Le fonti storiche

 

I documenti paleografici

I documenti paleografici sono degli scritti antichi, redatti, prima che fosse inventata la stampa a macchina, su fogli o di papiro o di membrana ricavata dalla pelle di animali o, se si tratta di quelli più recenti, redatti anche su fogli di carta, attraverso i quali è pervenuto a noi il racconto del martirio di s. Agata.

 

1 - Il testo prototipo con cui fu redatto l'originario racconto del martirio di s. Agata

Tutti i documenti paleografici, che ci hanno trasmesso il racconto del martirio di s. Agata, originariamente dovettero far capo a un testo prototipo, da cui gli altri successivi testi necessariamente sono derivati.

 

2 - Le attestazioni sull'esistenza del testo prototipo

Tale testo prototipo, per riconoscimento del più noto critico storico delle gesta dei martiri cristiani, Albert Dufourcq, ed ovviamente anche di tanti altri, certamente esistette.

Esso venne compilato a conclusione della celebrazione del primo anniversario del martirio di s. Agata, in ossequio ad una prassi allora vigente ed attestata da s. Cipriano, vescovo di Cartagine, contemporaneo di s. Agata .

Tale prassi, per quanto riguarda il tempo precedente al martirio di s. Agata era stata attestata da due antichi documenti: uno della Chiesa di Smirne e l'altro della Chiesa di Lione. Il documento della Chiesa di Smirne è la relazione, che la comunità cristiana di Smirne nel 155 compose in merito al martirio di s. Policarpo e indirizzò a tutta la Chiesa di allora; nel testo di tale relazione i responsabili di quella Chiesa ribadivano l'impegno di convocarsi ogni anno presso la tomba del martire per celebrarne la vigilia prima che spuntasse l'alba; e tale impegno mantennero sempre, tant'è vero che il 12 marzo del 250, cioè meno di un anno prima del martirio di s. Agata, a Smirne fu arrestato il presbitero Pionio mentre celebrava la vigilia in onore di s. Policarpo .

• _I TUOI COMPITI_:
a) Trascrivi il passo del testo sulle fonti storiche che parte dalle parole "2 - Le attestazioni" e si ferma dopo "di s. Agata .", sostituendo "prototipo" con "originale".
b) Elenca tutte le città nominate nel testo sulle fonti storiche.
c) Prosegui il testo sulle fonti storiche riprendendo subito dopo la sua ultima frase.

• _DATI MOSTRATI_:

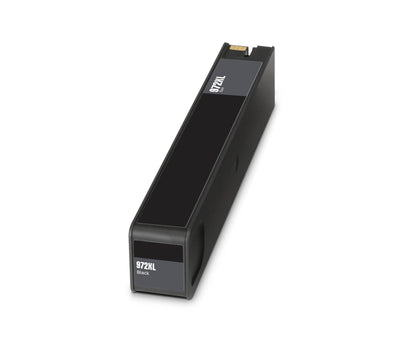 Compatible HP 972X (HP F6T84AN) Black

==

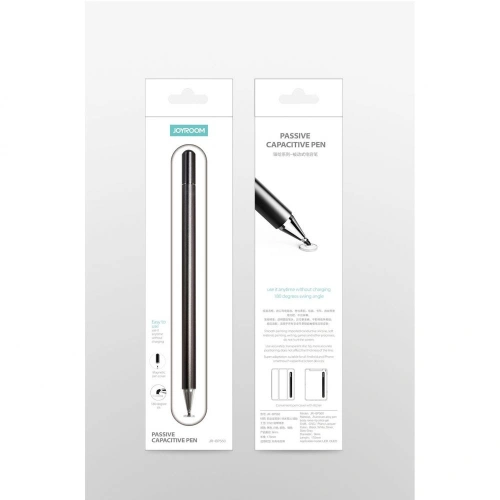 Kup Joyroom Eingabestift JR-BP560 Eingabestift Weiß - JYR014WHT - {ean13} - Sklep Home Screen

• _RISPOSTE NUMERATE_:
a)
2 - Le attestazioni sull'esistenza del testo originale

Tale testo originale, per riconoscimento del più noto critico storico delle gesta dei martiri cristiani, Albert Dufourcq, ed ovviamente anche di tanti altri, certamente esistette.

Esso venne compilato a conclusione della celebrazione del primo anniversario del martirio di s. Agata, in ossequio ad una prassi allora vigente ed attestata da s. Cipriano, vescovo di Cartagine, contemporaneo di s. Agata .

b) Cartagine, Smirne, Lione

c)
Il documento della Chiesa di Lione è la relazione, che la comunità cristiana di Lione e di Vienne nel 177 composero in merito alla passione dei martiri di Lione e indirizzarono alle chiese della Gallia.

Per quanto riguarda il tempo successivo al martirio di s. Agata, quella prassi, nel 393, diventò norma, formalmente emanata e promulgata dal Concilio di Ippona, mentre vi era vescovo s. Agostino: con tale norma ai dirigenti delle chiese locali si ribadiva l'obbligo di celebrare l'anniversario

della morte di un martire, facendone leggere in chiesa la rispettiva passione. Successivamente il Papa Gelasio (a. 492-496) sottopose a previa censura tutte le "passiones" dei santi martiri, che andavano lette in chiesa .

 

3 - La dimostrazione dell'autenticità del testo prototipo, globalmente considerato

Si è certi che in tale epoca, la "passio" di s. Agata dovette ottenere il nulla-osta della censura romana: ciò si evince dal fatto che il testo della messa propria di s. Agata in quel tempo venne inserito tra le messe dei martiri riportate nel "Sacramentario Gelasiano", che è il primo testo liturgico delle messe della Chiesa Romana; e dal fatto che lo stesso Papa Gelasio dà notizia che al suo tempo c'era in Roma una basilica dedicata a s. Agata "in fundo caclamo": è questa la prima notizia dell'introduzione del culto di s. Agata a Roma. Dopo il Papa Gelasio (a. 492-496), il suo successore, Papa Simmaco, nell'anno 499 costruì e dedicò a s. Agata in Roma un'altra basilica "in fundum Lardarium" .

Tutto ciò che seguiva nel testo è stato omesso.